Reformer is a performance improvement for Transformer with three main changes:

  1. LSH improved attention module is introduced to reduce the complexity from O(L2)O(L^2)O(L2) to O(Llog⁡L)O(L \log L)O(LlogL), where L is sequence length
  2. The reversible residual layer is introduced to improve the residual layer and the amount of memory is exchanged with the amount of computation
  3. The input of the feedforward layer is divided into blocks, and the serial behavior saves memory

Locality-sensitive Hashing (LSH)

A matrix R is generated randomly, and the hash value is obtained by h(x)=arg⁡ Max ⁡[xR;−xR]h(x) = \arg\ Max [xR; -xr]h(x)=argmax[xR;−xR]. In this way, close x can be hashed into the same bucket with high probability

  • There is an existing method called cross-Polytope LSH (but it is not a practical and Optimal Angular Distance Locally Sensitive Hashing Algorithm cited in the original article)
  • The distance metric for this method is Angular Distance, where x’s are all on a sphere
  • Since it is argmax, the magnitude of R is not important and can be regarded as a rotation
  • The argmax operation bisects the space into 2b regions

So intuitively, distant x and y (top) are easily rotated randomly into different regions, but if they’re closer (bottom), they’re more likely to stay in the same region.

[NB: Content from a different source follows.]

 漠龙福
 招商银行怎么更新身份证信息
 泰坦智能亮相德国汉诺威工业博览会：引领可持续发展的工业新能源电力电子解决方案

Locally sensitive hash attention

The author applies LSH to attention mechanism and obtains LSHA

Sparsity: SoftMax results depend on the largest batch of elements, so the attention weight depends on the most relevant part. Reflected in the attention matrix is its (soft) sparsity. Figure A has the high correlation.

Hash buckets: To avoid traversal, calculate softmax as an approximation of the weight by LSH finding the part k that is most relevant to q. The problem with this, however, is that k and Q are not evenly distributed in the bucket, which can be very troublesome when calculating in batches (otherwise it would be traversal), or even if there is no Q and no K, attention cannot be calculated, or if there is no K and no Q, information is wasted. Figure B is the attention matrix after sorting K and Q according to their buckets.

Plastic: in order to solve the problem of uneven distribution, k = q / | | q, this will make the preceding LSH about Angle h (k) = h (q). In Figure C, the rows and columns become Q, and a bucket corresponds to an upper triangle.

  • After the conventional Transformer do K = Q experiment, it does not affect the effect
  • Another problem with K = Q is that they tend to pay more attention to themselves, so they can mask it by adding a mask

Block calculation: let block size m = 2L/b, where L is sequence length (5 in the figure) and B is bucket number (3 in the figure). Calculate the weight in the block. In order to smooth, it is actually calculated in the union of the current block and the previous block. Figure D is divided into blocks of 2:1 length and width.

Review the above process from another perspective:

other

I only care about LSH, so I didn’t read it carefully. And I don’t understand why RevNet can improve the amount of memory: back propagation needs to store gradients, not function values. For a more detailed interpretation, please refer to the Reformer.